Extract the records below word for word and ignore the images.

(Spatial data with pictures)
::::::::

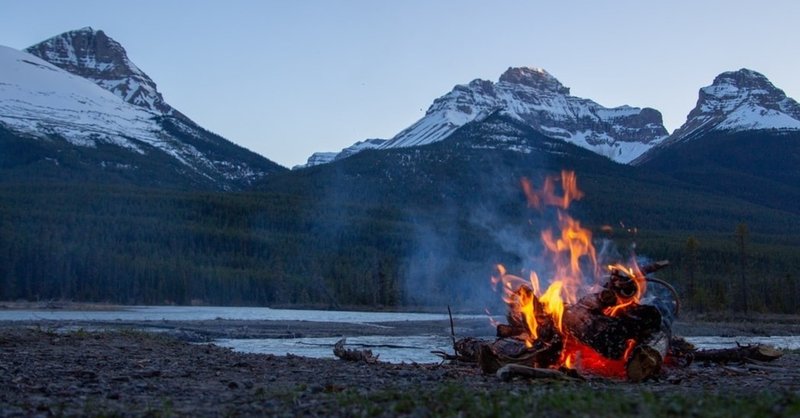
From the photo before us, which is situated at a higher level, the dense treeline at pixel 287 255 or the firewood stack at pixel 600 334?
the dense treeline at pixel 287 255

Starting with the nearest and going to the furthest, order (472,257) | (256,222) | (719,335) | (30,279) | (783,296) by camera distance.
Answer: (719,335)
(783,296)
(30,279)
(472,257)
(256,222)

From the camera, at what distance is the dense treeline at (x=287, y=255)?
123m

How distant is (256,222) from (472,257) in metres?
54.0

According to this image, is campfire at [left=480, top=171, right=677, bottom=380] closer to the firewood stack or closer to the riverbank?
the firewood stack

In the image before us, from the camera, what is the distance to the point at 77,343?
90.9 ft

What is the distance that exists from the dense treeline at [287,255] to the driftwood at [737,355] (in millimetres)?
72314

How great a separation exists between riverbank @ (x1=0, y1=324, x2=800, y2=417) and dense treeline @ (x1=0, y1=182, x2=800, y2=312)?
3008 inches

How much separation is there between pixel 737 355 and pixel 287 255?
149m

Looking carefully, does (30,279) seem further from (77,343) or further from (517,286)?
(517,286)

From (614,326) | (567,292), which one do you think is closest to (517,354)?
(614,326)

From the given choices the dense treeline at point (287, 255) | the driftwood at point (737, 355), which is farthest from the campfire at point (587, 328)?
the dense treeline at point (287, 255)

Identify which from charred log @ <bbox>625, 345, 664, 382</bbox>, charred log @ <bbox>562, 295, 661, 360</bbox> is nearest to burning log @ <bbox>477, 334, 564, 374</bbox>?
charred log @ <bbox>562, 295, 661, 360</bbox>

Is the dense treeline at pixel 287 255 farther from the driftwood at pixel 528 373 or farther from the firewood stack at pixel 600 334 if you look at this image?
the driftwood at pixel 528 373

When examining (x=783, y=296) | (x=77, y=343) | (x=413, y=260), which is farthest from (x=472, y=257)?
(x=77, y=343)
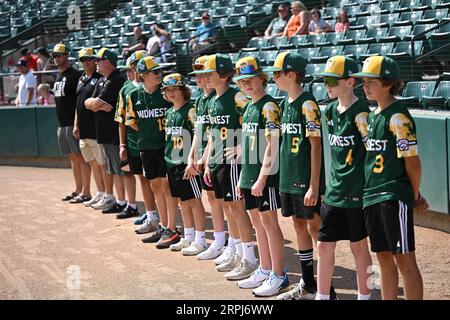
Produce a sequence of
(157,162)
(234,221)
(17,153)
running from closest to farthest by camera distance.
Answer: (234,221) < (157,162) < (17,153)

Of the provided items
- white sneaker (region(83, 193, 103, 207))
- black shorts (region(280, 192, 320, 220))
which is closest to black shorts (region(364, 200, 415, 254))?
black shorts (region(280, 192, 320, 220))

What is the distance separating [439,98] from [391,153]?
4491 mm

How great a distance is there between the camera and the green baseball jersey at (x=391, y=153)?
500 cm

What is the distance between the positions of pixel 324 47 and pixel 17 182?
559cm

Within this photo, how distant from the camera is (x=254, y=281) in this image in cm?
665

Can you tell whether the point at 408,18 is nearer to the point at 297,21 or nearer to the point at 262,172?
the point at 297,21

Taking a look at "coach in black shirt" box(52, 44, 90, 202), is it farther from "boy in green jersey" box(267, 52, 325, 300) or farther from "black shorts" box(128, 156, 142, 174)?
"boy in green jersey" box(267, 52, 325, 300)

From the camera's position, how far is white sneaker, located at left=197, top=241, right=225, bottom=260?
780 cm

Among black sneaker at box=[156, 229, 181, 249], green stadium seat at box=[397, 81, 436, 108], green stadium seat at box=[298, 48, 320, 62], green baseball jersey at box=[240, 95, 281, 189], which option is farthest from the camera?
green stadium seat at box=[298, 48, 320, 62]

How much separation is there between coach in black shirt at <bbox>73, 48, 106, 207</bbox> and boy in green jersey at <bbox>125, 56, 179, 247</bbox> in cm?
195

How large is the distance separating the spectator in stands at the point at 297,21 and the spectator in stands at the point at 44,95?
5.01m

::::::::

_Written answer:_
From the photo before us, which is situated at a higher level, the dense treeline at pixel 287 255 or the firewood stack at pixel 600 334?
the dense treeline at pixel 287 255

Starting with the nearest and going to the furthest, order (472,257) | (256,222) | (719,335) | (30,279) | (783,296) by camera distance.
Answer: (719,335)
(783,296)
(30,279)
(472,257)
(256,222)

From the camera, at what distance is the dense treeline at (x=287, y=255)?
123m

How distant is (256,222) from (472,257) in metres?
54.0

According to this image, is campfire at [left=480, top=171, right=677, bottom=380] closer to the firewood stack or closer to the riverbank?
the firewood stack

In the image before us, from the camera, what is the distance to the point at 77,343?
90.9 ft

What is the distance that exists from the dense treeline at [287,255] to the driftwood at [737,355] (in millimetres)?
72314

How great a separation exists between riverbank @ (x1=0, y1=324, x2=800, y2=417) and dense treeline @ (x1=0, y1=182, x2=800, y2=312)?
3008 inches

How much separation is there between pixel 737 355 and pixel 287 255?
149m

Looking carefully, does (30,279) seem further from (77,343) or further from (517,286)?
(517,286)

From (614,326) | (567,292), which one do you think is closest to (517,354)?
(614,326)

From the given choices the dense treeline at point (287, 255) | the driftwood at point (737, 355), which is farthest from the campfire at point (587, 328)?
the dense treeline at point (287, 255)

Identify which from charred log @ <bbox>625, 345, 664, 382</bbox>, charred log @ <bbox>562, 295, 661, 360</bbox> is nearest to burning log @ <bbox>477, 334, 564, 374</bbox>?
charred log @ <bbox>562, 295, 661, 360</bbox>

Is the dense treeline at pixel 287 255 farther from the driftwood at pixel 528 373 or farther from the firewood stack at pixel 600 334 if you look at this image?
the driftwood at pixel 528 373

When examining (x=783, y=296) | (x=77, y=343) | (x=413, y=260), which is farthest from (x=472, y=257)?
(x=77, y=343)
Produce a sequence of
(157,162)
(234,221)
(17,153)
running from closest to farthest by camera distance.
Answer: (234,221) < (157,162) < (17,153)

Of the provided items
- white sneaker (region(83, 193, 103, 207))
- black shorts (region(280, 192, 320, 220))
which is closest to black shorts (region(364, 200, 415, 254))?
black shorts (region(280, 192, 320, 220))

What is the distance separating [439,98] from [391,153]?
4491 mm

How great a distance is there between the camera and the green baseball jersey at (x=391, y=153)?
500 cm

What is the distance between the positions of pixel 324 47 and pixel 17 182?
559cm

Within this photo, how distant from the camera is (x=254, y=281) in this image in cm?
665

Can you tell whether the point at 408,18 is nearer to the point at 297,21 or nearer to the point at 262,172?
the point at 297,21

Taking a look at "coach in black shirt" box(52, 44, 90, 202), is it farther from "boy in green jersey" box(267, 52, 325, 300) or farther from "black shorts" box(128, 156, 142, 174)?
"boy in green jersey" box(267, 52, 325, 300)

From the camera's position, how far is white sneaker, located at left=197, top=241, right=225, bottom=260?
780 cm

Among black sneaker at box=[156, 229, 181, 249], green stadium seat at box=[397, 81, 436, 108], green stadium seat at box=[298, 48, 320, 62], green baseball jersey at box=[240, 95, 281, 189], which option is farthest from the camera?
green stadium seat at box=[298, 48, 320, 62]

How much separation is there between coach in black shirt at <bbox>73, 48, 106, 207</bbox> and boy in green jersey at <bbox>125, 56, 179, 247</bbox> in cm?
195

How large is the distance separating the spectator in stands at the point at 297,21 and the spectator in stands at the point at 44,95?
5.01m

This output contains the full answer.